### What the task asks
Return copies of the lines below that mention "name".

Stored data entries
● ● ● ● ● ● ●
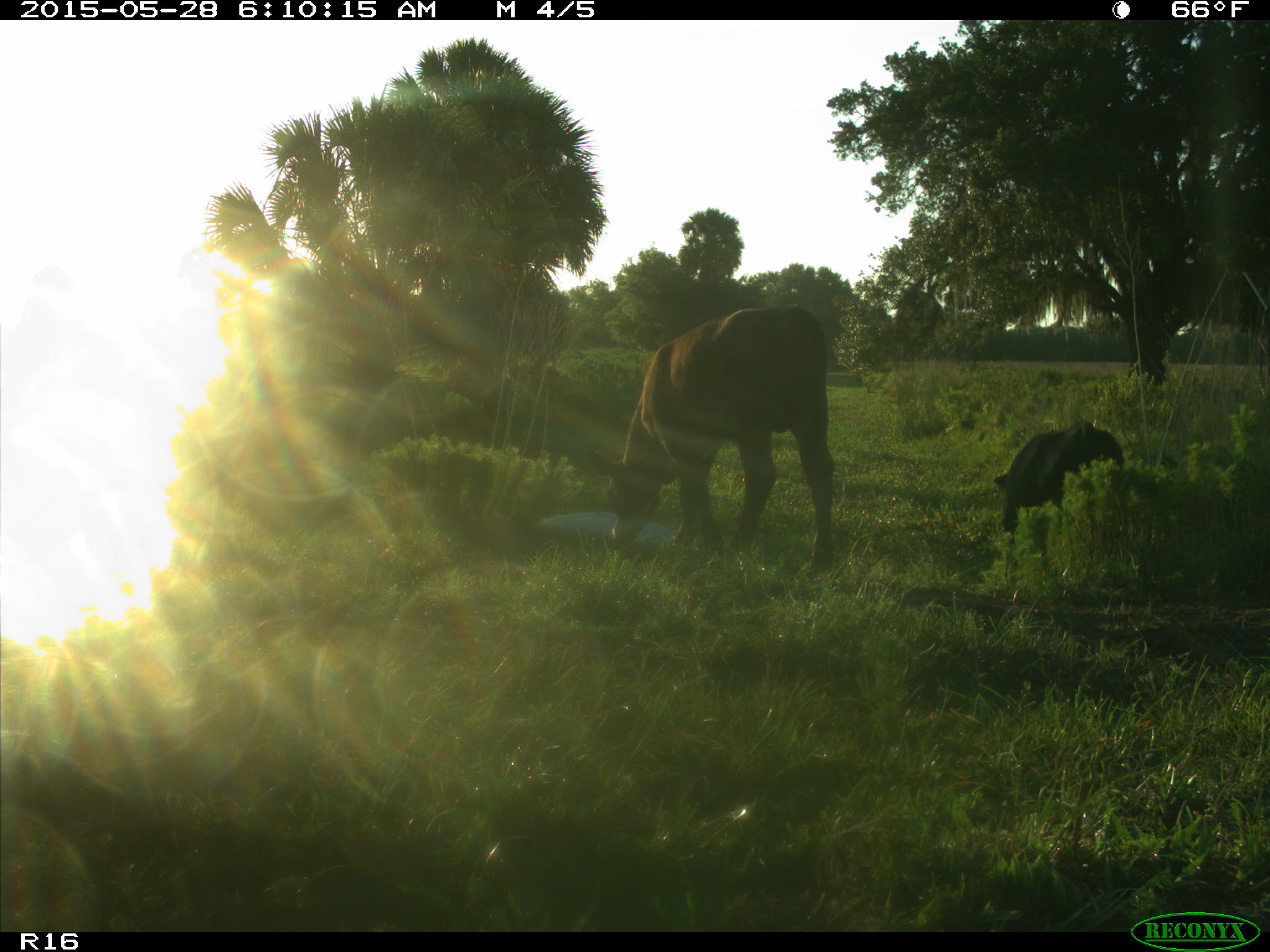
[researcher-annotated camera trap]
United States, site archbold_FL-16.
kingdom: Animalia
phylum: Chordata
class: Mammalia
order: Artiodactyla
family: Bovidae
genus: Bos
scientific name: Bos taurus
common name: domestic cow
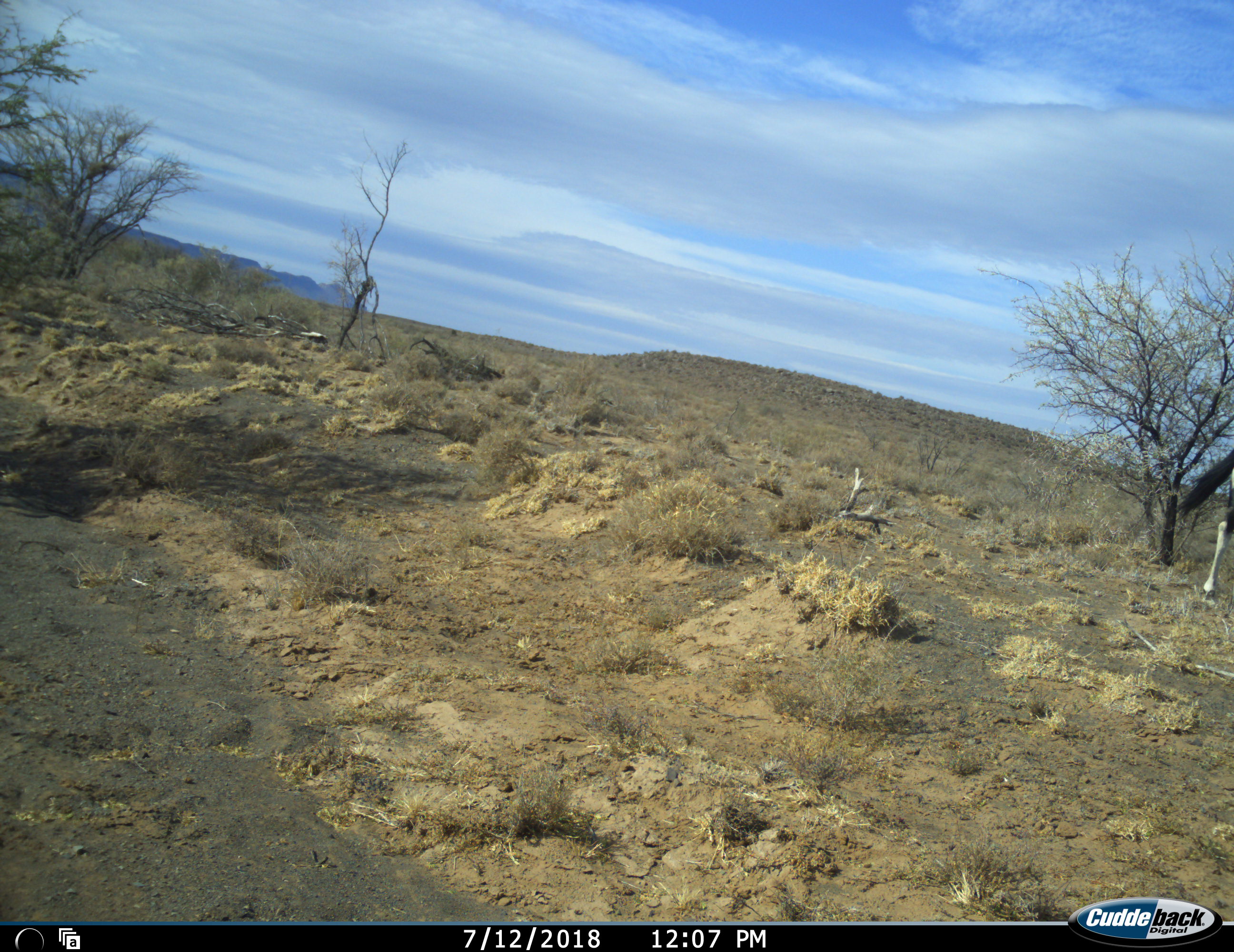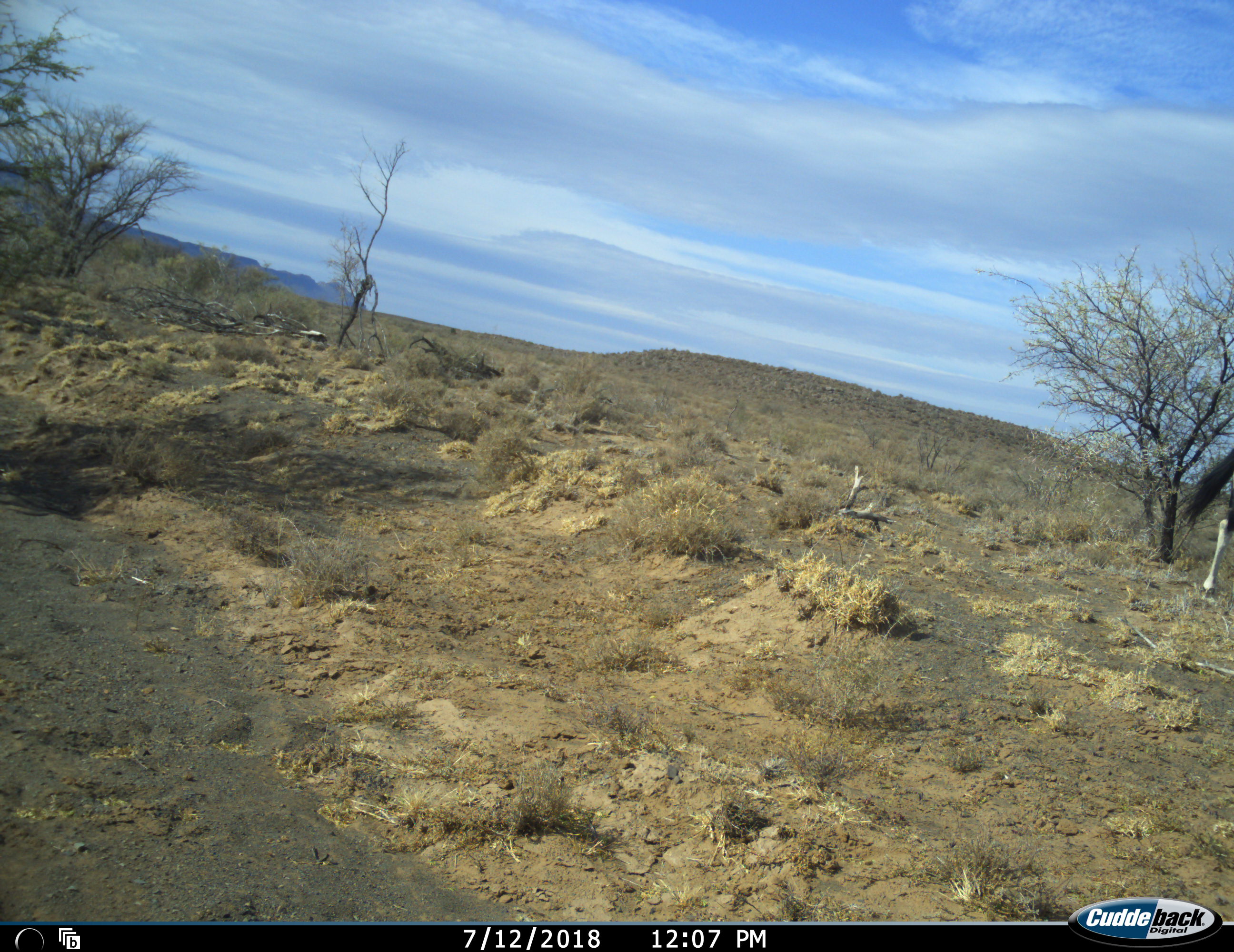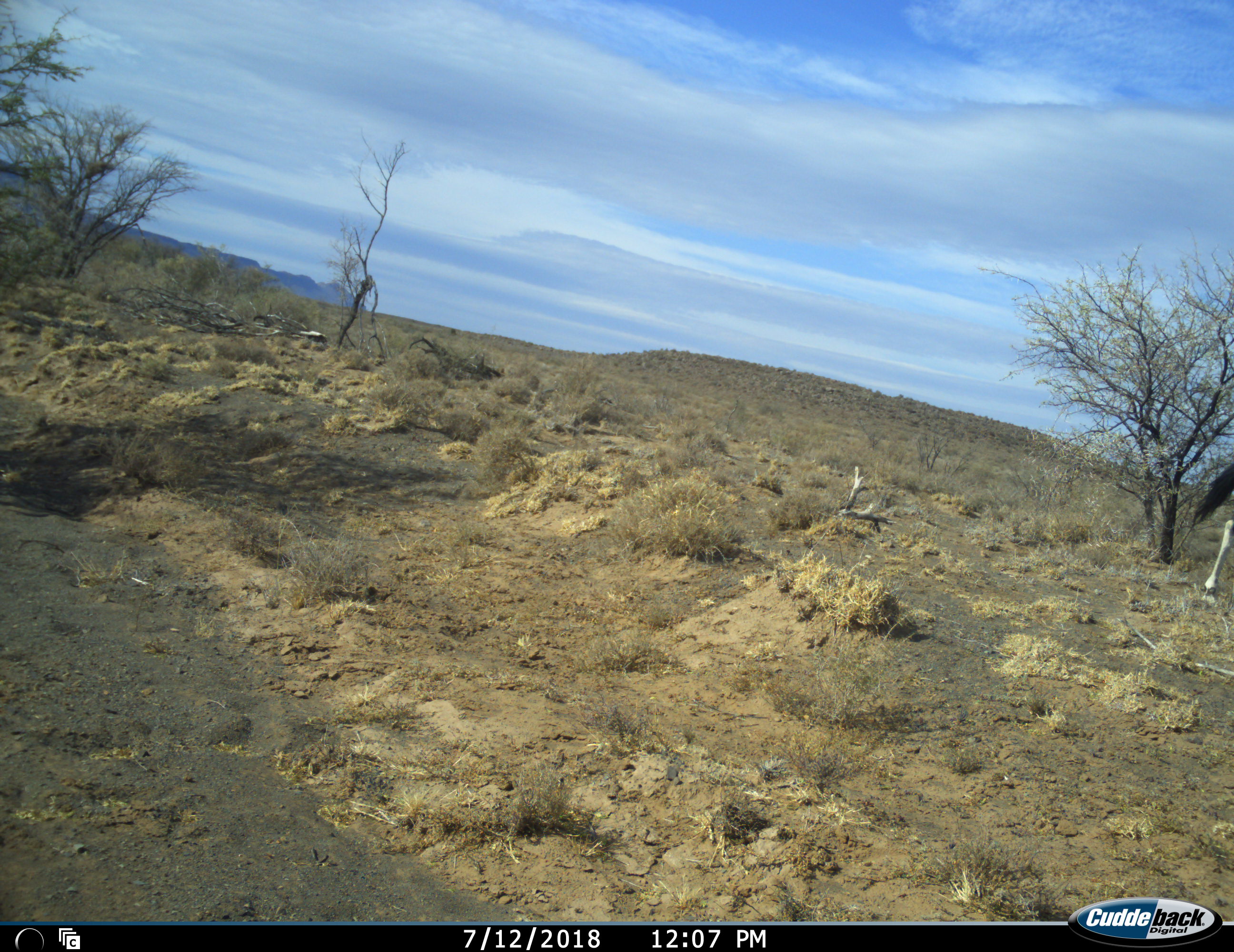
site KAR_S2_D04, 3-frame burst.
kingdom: Animalia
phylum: Chordata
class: Mammalia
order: Artiodactyla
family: Bovidae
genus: Oryx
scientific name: Oryx gazella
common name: gemsbok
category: oryx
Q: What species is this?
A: Oryx (gemsbok) (Oryx gazella).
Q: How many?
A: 1.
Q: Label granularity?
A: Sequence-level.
● ● ● ● ● ● ●
### Expected answer
scientific name: Bos taurus
common name: domestic cow
scientific name: Oryx gazella
common name: gemsbok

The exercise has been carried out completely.